Mixtures of Gaussians

fig, ax = plt.subplots(figsize=plot.big_figsize)

num_centres = 20
num_data = 200
centres = np.random.normal(size=(num_centres, 2))
w = np.random.normal(size=(num_centres, 2))*0.1
alloc = np.random.randint(0, num_centres, size=(num_data))
sigma = np.random.normal(size=(num_centres, 1))*0.05
epsilon = np.random.normal(size=(num_data,2))*sigma[alloc, :]

Y = w[alloc, :]*np.random.normal(size=(num_data, 1)) + centres[alloc, :] + epsilon

ax.plot(Y[:, 0], Y[:, 1], 'rx')
ax.set_xlabel('$y_1$', fontsize=20)
ax.set_ylabel('$y_2$', fontsize=20)

mlai.write_figure("artificial-mog-1.svg", directory="./dimred/")
pi_vals = np.linspace(-np.pi, np.pi, 200)[:, None]
for i in range(num_centres):
    ax.plot(centres[i, 0], centres[i, 1], 'o', markersize=5, color=[0, 0, 0], linewidth=2)
    x = np.hstack([np.sin(pi_vals), np.cos(pi_vals)])
    L = np.linalg.cholesky(np.outer(w[i, :],w[i, :]) + sigma[i]**2*np.eye(2))
    el = np.dot(x, L.T)
    ax.plot(centres[i, 0] + el[:, 0], centres[i, 1] + el[:, 1], linewidth=2, color=[0,0,0])
mlai.write_figure("artificial-mog-2.svg", directory="./dimred/")

Figure: Two dimensional Gaussian data set.

Figure: Two dimensional data sets. Complex structure not a problem for mixtures of Gaussians.

High Dimensional Data

Thinking in High Dimensions

Such a model seems intuitively appealing. When the expectation maximization approach to optimizing such powerful models was first described by the statistics community it must have seemed to some that the main remaining challenge for density estimation was principally computational. There are, of course, applications for which for which a mixture of Gaussians is an appropriate model (e.g. low dimensional data). Such applications are not the focus of this lecture. We are more interested in the failings of the Gaussian mixture. There are two foundation assumptions which underpin this model. We described them both in our early appeal to intuition. The first assumption is that the data is generated through prototypes. We will not consider this assumption further. We will focus on the second assumption: how the prototypes are corrupted to obtain the data we observe. For the Gaussian mixture model the prototypes are corrupted by Gaussian noise with a particular covariance. It is this second assumption that we would like to consider first. In particular, we are going to examine the special case where the covariance is given by a constant diagonal matrix. We will see that the behavior of a Gaussian in low dimensional space can be quite misleading when we develop intuitions as to how these densities behave in higher dimensions. By higher dimensionality we can think of dimensionality that is difficult to visualize directly, i.e. dimensionality greater than \(d=3\).

== == ==

▶ TASK STATEMENT
Reproduce word for word the stretch of the text on mixtures of Gaussians from "ax.set_xlabel('$y_1$', fontsize=20)" through "0, 0], linewidth=2)".

▶ DATA EXTRACT
== == ==

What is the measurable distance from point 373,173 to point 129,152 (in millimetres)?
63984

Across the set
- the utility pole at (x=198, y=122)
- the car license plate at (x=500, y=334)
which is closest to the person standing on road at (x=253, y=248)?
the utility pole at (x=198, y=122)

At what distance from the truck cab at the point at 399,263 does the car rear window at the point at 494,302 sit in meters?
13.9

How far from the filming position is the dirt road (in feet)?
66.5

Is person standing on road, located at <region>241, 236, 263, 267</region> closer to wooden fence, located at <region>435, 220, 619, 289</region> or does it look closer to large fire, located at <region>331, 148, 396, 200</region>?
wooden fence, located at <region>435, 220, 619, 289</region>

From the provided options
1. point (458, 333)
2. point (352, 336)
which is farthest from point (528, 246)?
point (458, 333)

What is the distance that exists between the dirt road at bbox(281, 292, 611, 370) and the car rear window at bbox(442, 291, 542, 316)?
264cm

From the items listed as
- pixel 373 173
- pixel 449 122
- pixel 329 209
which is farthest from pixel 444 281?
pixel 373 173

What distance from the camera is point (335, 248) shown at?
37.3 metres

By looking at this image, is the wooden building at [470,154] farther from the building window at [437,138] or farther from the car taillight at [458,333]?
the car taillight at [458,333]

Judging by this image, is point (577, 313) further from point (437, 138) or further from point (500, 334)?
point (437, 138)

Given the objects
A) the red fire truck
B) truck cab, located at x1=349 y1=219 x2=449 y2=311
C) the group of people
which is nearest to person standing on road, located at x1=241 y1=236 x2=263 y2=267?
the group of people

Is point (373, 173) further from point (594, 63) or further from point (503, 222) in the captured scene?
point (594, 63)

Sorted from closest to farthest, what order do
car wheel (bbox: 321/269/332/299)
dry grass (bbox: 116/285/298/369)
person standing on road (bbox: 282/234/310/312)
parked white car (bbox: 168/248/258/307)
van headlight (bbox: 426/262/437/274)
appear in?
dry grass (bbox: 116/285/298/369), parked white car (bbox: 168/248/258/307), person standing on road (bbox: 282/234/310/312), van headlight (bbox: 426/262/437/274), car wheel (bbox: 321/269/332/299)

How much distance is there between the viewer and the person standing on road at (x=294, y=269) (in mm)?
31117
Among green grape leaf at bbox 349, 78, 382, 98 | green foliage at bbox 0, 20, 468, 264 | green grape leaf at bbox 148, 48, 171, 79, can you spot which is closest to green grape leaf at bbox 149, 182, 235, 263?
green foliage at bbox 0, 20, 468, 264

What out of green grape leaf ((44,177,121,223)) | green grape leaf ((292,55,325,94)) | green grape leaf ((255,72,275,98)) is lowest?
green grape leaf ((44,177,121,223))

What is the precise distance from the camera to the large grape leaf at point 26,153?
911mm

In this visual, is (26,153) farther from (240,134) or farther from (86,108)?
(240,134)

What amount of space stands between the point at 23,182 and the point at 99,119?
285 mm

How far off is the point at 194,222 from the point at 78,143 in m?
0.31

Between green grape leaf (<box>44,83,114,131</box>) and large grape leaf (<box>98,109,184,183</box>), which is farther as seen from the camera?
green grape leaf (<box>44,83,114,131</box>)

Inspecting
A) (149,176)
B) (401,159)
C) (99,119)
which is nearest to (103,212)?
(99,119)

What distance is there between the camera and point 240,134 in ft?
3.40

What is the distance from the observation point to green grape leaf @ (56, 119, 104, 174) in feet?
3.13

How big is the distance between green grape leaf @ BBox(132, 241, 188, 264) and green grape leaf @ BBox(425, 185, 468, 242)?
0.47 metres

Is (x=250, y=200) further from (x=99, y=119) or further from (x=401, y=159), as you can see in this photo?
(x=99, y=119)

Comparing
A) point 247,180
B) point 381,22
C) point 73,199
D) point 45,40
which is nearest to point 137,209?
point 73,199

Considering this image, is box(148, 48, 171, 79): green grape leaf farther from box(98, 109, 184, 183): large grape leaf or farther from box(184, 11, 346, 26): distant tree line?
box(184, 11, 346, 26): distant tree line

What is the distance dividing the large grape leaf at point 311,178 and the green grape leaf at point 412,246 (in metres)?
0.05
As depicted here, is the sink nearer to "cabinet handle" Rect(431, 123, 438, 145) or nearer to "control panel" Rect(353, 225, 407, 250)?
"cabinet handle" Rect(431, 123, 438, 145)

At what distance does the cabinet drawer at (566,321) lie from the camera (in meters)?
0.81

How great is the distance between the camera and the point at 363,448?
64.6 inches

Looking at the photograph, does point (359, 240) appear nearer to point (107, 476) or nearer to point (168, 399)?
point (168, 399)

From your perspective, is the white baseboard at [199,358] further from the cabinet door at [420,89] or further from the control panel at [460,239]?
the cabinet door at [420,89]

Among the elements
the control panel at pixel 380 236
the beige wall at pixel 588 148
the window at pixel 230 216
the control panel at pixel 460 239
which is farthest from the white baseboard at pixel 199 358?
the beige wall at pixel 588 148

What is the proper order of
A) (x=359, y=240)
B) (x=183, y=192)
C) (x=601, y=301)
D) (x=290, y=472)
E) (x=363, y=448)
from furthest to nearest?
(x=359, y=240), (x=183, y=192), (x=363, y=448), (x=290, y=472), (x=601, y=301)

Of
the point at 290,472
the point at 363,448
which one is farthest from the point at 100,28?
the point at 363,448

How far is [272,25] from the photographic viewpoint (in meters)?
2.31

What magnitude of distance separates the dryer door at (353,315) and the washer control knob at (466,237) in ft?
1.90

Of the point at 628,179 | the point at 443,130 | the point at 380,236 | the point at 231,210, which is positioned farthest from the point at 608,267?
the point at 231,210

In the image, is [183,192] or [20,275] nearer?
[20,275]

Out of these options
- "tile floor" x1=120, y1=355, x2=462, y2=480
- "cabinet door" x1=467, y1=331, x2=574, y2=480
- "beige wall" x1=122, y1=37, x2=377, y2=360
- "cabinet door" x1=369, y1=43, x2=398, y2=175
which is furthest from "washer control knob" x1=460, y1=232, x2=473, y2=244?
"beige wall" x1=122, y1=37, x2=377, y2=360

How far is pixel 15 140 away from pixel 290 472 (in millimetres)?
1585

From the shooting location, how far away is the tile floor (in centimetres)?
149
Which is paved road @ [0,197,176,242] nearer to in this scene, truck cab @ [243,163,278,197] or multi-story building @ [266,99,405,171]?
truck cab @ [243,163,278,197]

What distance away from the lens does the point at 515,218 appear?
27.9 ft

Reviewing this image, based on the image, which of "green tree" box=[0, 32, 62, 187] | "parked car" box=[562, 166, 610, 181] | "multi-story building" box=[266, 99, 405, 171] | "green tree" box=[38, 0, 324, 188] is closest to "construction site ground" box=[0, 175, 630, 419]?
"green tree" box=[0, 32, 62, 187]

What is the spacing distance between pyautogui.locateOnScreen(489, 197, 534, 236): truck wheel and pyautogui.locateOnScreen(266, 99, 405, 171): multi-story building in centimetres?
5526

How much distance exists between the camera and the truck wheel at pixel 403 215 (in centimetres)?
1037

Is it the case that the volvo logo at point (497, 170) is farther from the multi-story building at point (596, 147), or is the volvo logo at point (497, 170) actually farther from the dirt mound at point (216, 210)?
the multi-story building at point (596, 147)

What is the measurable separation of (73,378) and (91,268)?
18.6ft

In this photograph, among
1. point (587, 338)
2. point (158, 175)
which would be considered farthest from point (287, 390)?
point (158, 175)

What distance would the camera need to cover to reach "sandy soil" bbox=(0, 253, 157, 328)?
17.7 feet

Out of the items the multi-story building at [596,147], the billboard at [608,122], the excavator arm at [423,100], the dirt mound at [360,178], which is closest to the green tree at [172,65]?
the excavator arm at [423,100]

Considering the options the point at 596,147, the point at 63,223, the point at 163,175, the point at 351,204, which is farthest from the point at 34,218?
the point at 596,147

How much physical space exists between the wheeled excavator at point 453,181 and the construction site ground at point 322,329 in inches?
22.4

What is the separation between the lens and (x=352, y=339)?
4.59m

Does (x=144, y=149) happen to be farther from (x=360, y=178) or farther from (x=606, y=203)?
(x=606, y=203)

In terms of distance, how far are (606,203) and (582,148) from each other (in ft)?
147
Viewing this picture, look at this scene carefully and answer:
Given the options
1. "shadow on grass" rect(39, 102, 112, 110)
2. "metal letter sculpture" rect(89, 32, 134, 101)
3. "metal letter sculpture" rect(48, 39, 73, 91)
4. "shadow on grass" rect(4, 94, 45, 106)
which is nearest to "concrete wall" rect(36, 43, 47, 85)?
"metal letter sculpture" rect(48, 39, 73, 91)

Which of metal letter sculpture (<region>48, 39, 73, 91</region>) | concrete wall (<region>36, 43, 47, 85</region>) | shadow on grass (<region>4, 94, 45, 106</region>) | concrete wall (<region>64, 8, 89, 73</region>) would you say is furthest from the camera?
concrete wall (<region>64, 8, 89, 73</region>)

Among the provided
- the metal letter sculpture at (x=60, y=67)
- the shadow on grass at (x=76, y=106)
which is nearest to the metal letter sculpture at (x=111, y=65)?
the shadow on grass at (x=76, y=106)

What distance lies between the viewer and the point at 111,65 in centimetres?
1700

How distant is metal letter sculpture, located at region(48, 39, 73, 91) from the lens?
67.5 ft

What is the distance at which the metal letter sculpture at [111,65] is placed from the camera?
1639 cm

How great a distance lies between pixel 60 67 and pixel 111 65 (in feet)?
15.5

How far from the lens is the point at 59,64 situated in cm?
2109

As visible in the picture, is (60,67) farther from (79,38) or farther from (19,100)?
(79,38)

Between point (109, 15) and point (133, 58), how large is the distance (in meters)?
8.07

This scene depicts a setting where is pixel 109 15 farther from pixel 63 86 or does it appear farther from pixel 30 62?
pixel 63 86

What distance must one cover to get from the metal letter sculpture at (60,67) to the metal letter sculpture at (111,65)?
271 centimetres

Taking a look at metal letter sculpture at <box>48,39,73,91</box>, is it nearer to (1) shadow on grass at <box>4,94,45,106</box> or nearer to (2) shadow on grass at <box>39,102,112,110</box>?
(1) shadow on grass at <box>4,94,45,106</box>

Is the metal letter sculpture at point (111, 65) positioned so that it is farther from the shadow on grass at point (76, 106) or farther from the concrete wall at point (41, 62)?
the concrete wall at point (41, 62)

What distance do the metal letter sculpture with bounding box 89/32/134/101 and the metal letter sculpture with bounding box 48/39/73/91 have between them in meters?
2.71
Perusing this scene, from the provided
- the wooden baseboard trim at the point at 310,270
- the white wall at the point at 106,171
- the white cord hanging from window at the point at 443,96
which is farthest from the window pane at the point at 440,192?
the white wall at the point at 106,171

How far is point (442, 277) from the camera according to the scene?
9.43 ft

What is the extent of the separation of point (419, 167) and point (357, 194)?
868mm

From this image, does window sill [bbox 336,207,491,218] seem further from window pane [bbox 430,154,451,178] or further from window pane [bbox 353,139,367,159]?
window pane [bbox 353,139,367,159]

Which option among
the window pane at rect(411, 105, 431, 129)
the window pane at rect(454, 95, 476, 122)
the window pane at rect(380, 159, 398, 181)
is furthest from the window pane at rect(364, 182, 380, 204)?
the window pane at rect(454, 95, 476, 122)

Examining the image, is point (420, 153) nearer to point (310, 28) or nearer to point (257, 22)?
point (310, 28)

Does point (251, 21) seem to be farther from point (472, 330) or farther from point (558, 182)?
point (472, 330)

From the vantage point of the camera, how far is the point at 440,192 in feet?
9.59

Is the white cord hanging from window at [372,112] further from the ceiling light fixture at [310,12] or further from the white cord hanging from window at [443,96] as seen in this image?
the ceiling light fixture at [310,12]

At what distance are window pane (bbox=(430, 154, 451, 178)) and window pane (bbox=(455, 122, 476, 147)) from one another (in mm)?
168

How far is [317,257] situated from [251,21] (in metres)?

== == ==

▶ EXERCISE OUTPUT
ax.set_xlabel('$y_1$', fontsize=20)
ax.set_ylabel('$y_2$', fontsize=20)

mlai.write_figure("artificial-mog-1.svg", directory="./dimred/")
pi_vals = np.linspace(-np.pi, np.pi, 200)[:, None]
for i in range(num_centres):
    ax.plot(centres[i, 0], centres[i, 1], 'o', markersize=5, color=[0, 0, 0], linewidth=2)